Leur format réduit et interarmées a facilité leur adaptation permanente sur court préavis aux nouvelles menaces ou missions. En effet, Les FS s’inscrivent résolument dans des stratégies de créneaux, à l’inverse des forces armées classiques qui, en raison des contraintes et des coûts de leurs matériels majeurs, se situent plutôt dans des stratégies de filières par définition plus encadrées et plus rigides.

Modes d’action et  modalités d’engagement diffèrent profondément et ce serait  une erreur grossière que d’imaginer pouvoir substituer les unes aux autres à seule fin de justifier les réductions budgétaires à venir, de réduire drastiquement les effectifs et de réorienter massivement les crédits vers les industries de haute technologie. Ce fut la doctrine du secrétaire à la Défense Donald Rumsfeld au début des années 2000, malheureusement avec les piètres résultats que l’on sait obtenus en Irak où il a bien fallu se décider à contrôler le terrain. Complémentarités entre forces classiques et spéciales Forces spéciales et forces classiques sont complémentaires. Accordons à ceux qui ont aujourd’hui en charge le commandement et l’engagement opérationnel des FS de dire ce qui leur paraît le plus approprié pour une éventuelle évolution du format ou des missions. Ils ont en effet un avantage indiscutable sur tous les commentateurs : l’expérience et le vécu.

Plus généralement, ce débat est étroitement lié aux réflexions en cours sur la réduction des prochains budgets de la défense que le futur livre blanc ne manquera pas de cautionner. D’autant que l’urgence n’est plus de sauver un budget de la défense, mais les finances publiques et l’ensemble de l’économie du pays pour éviter la faillite. C’est la survie du pays qui est l’enjeu. Dans les scénarios inquiétants qui se multiplient dans la zone euro, les autres pays ne sont certes pas en reste pour diminuer des budgets de la défense déjà réduits pour certains à la portion congrue.

Pas de véritables menaces aux frontières de l’Europe, pas de poids électoral conséquent, pas de syndicats pour mobiliser la rue.
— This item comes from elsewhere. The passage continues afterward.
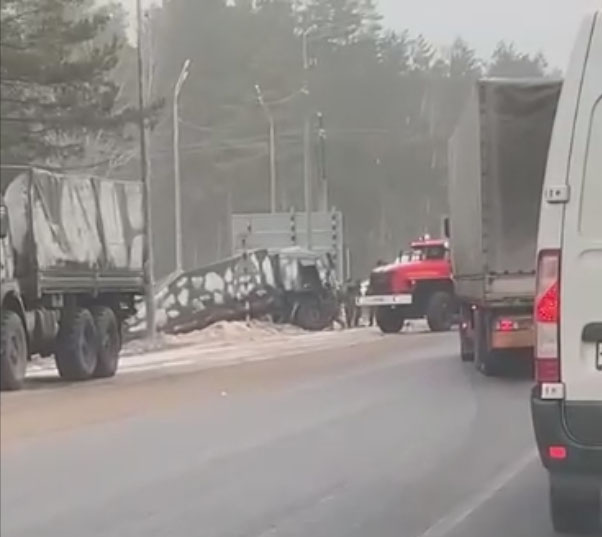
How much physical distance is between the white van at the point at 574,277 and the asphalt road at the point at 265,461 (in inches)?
48.1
Que pèse effectivement alors une vision sur le long terme, alors que le court terme apporte chaque jour son lot de mauvaises nouvelles et de mécontentement du plus grand nombre ? Les gouvernements doivent parer au plus pressé. La Défense un atout pour la France et l'Europe Mais nos dirigeants doivent garder à l’esprit que notre défense constitue un des rares atouts à mettre au pot d’une Europe resserrée et plus politique qui ne pourra évacuer la question de sa propre sécurité. Si la crise actuelle ouvre sur un système fédéral combinant à la fois une politique monétaire et une politique budgétaire, le temps sera aussi venu, dans un monde multipolaire où l’Europe représenterait une vraie puissance, de repenser l’Europe de la défense au sein d’une Europe fédérale dont les membres restent sans doute à compter pour ne pas commettre à nouveau l’erreur d’aller trop vite. L’arme nucléaire, des forces classique crédibles, des capacités de projection constituent une partie de la dote que la France pourra apporter dans la corbeille de la mariée. Enfin, l’on pourrait être bien inspiré de méditer ce proverbe africain : « Nul ne connaît l’histoire de la prochaine aurore », ainsi que les propos du Maréchal de Saxe : « Les soldats sont comme des manteaux. On se souvient d’eux quand vient la pluie».